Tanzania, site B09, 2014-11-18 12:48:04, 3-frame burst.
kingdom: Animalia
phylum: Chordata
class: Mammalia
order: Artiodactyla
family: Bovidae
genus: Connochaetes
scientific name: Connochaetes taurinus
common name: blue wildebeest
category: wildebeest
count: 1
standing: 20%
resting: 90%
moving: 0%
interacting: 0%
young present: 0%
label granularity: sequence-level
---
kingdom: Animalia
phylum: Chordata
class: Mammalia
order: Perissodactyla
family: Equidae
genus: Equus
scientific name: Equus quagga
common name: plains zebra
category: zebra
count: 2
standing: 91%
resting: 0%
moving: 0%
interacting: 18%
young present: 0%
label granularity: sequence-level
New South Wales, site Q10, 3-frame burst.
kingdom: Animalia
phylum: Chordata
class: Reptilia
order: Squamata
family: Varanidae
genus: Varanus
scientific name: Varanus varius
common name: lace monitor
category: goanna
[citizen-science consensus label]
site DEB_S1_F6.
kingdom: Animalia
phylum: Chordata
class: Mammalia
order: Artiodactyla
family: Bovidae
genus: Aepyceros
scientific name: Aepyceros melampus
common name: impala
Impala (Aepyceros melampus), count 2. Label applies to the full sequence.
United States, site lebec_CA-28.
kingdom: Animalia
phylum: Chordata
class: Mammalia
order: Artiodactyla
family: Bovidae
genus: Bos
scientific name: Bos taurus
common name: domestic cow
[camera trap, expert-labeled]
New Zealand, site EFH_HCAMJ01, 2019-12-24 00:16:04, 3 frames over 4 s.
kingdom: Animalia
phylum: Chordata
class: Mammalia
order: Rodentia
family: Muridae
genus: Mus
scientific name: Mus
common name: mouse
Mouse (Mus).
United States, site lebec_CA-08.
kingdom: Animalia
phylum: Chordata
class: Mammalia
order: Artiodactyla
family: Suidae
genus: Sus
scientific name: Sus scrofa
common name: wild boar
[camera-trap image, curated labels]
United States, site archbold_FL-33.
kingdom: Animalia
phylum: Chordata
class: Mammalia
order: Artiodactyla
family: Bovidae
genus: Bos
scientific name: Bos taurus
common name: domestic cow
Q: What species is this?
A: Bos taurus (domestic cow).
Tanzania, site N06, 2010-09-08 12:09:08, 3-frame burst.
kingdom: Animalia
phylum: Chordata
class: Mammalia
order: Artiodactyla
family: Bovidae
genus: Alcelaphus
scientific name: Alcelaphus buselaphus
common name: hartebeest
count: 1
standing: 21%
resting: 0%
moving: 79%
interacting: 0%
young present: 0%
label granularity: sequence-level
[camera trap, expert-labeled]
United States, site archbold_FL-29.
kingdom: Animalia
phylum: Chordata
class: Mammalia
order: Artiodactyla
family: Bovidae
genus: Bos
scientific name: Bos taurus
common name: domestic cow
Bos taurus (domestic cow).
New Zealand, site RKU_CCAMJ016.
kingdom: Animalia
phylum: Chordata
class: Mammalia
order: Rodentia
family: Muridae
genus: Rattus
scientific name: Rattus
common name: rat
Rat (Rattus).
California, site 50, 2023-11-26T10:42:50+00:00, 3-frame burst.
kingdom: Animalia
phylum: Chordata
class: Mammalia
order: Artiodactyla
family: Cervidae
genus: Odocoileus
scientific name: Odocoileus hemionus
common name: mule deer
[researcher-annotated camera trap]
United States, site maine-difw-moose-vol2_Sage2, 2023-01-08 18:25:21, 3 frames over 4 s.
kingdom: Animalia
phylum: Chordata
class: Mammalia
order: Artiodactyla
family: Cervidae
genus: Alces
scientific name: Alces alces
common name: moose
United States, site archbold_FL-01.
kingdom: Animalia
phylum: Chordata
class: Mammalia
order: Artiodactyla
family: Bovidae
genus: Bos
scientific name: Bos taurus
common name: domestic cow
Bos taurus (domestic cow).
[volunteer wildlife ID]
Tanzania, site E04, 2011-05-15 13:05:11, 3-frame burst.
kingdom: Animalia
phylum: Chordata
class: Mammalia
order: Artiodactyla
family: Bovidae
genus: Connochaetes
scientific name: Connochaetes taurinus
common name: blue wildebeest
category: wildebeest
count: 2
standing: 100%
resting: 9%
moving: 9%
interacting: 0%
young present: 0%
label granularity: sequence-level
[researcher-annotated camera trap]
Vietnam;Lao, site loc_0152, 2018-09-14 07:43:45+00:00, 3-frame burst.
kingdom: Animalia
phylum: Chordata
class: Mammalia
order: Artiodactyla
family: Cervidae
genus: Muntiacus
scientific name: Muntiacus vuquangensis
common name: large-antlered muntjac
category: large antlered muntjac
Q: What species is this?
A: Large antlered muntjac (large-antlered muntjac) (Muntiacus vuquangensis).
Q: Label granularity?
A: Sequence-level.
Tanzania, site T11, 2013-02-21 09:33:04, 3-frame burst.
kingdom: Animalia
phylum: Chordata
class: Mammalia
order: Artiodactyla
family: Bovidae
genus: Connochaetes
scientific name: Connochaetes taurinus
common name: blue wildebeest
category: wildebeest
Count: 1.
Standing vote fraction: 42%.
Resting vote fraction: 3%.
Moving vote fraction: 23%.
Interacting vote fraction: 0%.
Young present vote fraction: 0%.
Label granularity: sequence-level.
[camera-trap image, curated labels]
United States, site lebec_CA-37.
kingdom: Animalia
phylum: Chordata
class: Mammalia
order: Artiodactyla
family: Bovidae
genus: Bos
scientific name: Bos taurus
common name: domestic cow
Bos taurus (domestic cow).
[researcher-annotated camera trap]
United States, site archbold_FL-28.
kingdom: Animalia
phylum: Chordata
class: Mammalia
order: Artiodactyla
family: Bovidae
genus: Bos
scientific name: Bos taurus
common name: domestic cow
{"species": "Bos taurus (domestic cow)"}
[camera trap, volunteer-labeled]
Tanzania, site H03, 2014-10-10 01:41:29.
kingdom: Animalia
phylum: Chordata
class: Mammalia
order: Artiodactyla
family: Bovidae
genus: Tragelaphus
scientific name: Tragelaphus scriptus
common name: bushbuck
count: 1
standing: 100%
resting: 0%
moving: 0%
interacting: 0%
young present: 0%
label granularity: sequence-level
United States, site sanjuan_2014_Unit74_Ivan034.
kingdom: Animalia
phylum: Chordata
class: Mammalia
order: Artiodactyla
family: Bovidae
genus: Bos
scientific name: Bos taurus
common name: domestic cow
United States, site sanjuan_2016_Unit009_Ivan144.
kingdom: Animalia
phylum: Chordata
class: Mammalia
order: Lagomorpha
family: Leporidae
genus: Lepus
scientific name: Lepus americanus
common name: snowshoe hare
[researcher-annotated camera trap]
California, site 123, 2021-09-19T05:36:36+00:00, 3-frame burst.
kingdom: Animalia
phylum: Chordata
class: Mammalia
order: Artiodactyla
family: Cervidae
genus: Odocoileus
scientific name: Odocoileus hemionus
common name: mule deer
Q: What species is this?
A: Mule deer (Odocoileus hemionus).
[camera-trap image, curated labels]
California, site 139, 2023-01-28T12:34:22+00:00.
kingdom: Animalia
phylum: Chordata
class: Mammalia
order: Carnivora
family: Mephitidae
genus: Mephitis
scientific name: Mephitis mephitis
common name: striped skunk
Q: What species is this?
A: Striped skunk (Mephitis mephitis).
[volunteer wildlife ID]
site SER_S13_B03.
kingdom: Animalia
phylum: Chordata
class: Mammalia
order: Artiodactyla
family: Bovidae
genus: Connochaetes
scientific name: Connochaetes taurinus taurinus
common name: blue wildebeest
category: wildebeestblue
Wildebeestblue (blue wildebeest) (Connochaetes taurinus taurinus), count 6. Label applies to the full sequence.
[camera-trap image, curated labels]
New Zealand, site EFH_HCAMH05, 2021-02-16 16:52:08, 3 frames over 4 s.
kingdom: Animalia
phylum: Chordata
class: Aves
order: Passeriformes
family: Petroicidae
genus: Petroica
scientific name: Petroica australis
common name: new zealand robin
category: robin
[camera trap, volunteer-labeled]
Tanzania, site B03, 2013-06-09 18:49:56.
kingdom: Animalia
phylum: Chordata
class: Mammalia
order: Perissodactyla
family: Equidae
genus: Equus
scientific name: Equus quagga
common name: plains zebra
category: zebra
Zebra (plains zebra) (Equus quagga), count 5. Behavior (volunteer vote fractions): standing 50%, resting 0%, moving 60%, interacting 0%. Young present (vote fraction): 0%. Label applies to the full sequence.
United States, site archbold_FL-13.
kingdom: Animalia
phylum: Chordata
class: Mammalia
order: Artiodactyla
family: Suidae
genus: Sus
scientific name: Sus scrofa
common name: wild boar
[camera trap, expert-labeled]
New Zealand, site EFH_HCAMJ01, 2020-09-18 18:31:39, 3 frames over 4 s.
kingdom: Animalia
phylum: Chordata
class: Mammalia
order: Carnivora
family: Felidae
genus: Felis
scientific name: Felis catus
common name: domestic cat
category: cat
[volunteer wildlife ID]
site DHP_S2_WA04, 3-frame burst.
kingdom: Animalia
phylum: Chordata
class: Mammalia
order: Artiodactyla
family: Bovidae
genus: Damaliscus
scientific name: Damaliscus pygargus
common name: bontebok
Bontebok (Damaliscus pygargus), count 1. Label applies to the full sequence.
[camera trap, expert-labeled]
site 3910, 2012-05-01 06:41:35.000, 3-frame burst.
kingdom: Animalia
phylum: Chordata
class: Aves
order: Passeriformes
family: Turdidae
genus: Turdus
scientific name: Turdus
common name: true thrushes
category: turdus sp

• • • • • • •

■ Problem to solve
The required output is the exact run of lines from the beginning of the records to the line with "scientific name: Alcelaphus buselaphus", that line included.

■ Response
Tanzania, site B09, 2014-11-18 12:48:04, 3-frame burst.
kingdom: Animalia
phylum: Chordata
class: Mammalia
order: Artiodactyla
family: Bovidae
genus: Connochaetes
scientific name: Connochaetes taurinus
common name: blue wildebeest
category: wildebeest
count: 1
standing: 20%
resting: 90%
moving: 0%
interacting: 0%
young present: 0%
label granularity: sequence-level
---
kingdom: Animalia
phylum: Chordata
class: Mammalia
order: Perissodactyla
family: Equidae
genus: Equus
scientific name: Equus quagga
common name: plains zebra
category: zebra
count: 2
standing: 91%
resting: 0%
moving: 0%
interacting: 18%
young present: 0%
label granularity: sequence-level
New South Wales, site Q10, 3-frame burst.
kingdom: Animalia
phylum: Chordata
class: Reptilia
order: Squamata
family: Varanidae
genus: Varanus
scientific name: Varanus varius
common name: lace monitor
category: goanna
[citizen-science consensus label]
site DEB_S1_F6.
kingdom: Animalia
phylum: Chordata
class: Mammalia
order: Artiodactyla
family: Bovidae
genus: Aepyceros
scientific name: Aepyceros melampus
common name: impala
Impala (Aepyceros melampus), count 2. Label applies to the full sequence.
United States, site lebec_CA-28.
kingdom: Animalia
phylum: Chordata
class: Mammalia
order: Artiodactyla
family: Bovidae
genus: Bos
scientific name: Bos taurus
common name: domestic cow
[camera trap, expert-labeled]
New Zealand, site EFH_HCAMJ01, 2019-12-24 00:16:04, 3 frames over 4 s.
kingdom: Animalia
phylum: Chordata
class: Mammalia
order: Rodentia
family: Muridae
genus: Mus
scientific name: Mus
common name: mouse
Mouse (Mus).
United States, site lebec_CA-08.
kingdom: Animalia
phylum: Chordata
class: Mammalia
order: Artiodactyla
family: Suidae
genus: Sus
scientific name: Sus scrofa
common name: wild boar
[camera-trap image, curated labels]
United States, site archbold_FL-33.
kingdom: Animalia
phylum: Chordata
class: Mammalia
order: Artiodactyla
family: Bovidae
genus: Bos
scientific name: Bos taurus
common name: domestic cow
Q: What species is this?
A: Bos taurus (domestic cow).
Tanzania, site N06, 2010-09-08 12:09:08, 3-frame burst.
kingdom: Animalia
phylum: Chordata
class: Mammalia
order: Artiodactyla
family: Bovidae
genus: Alcelaphus
scientific name: Alcelaphus buselaphus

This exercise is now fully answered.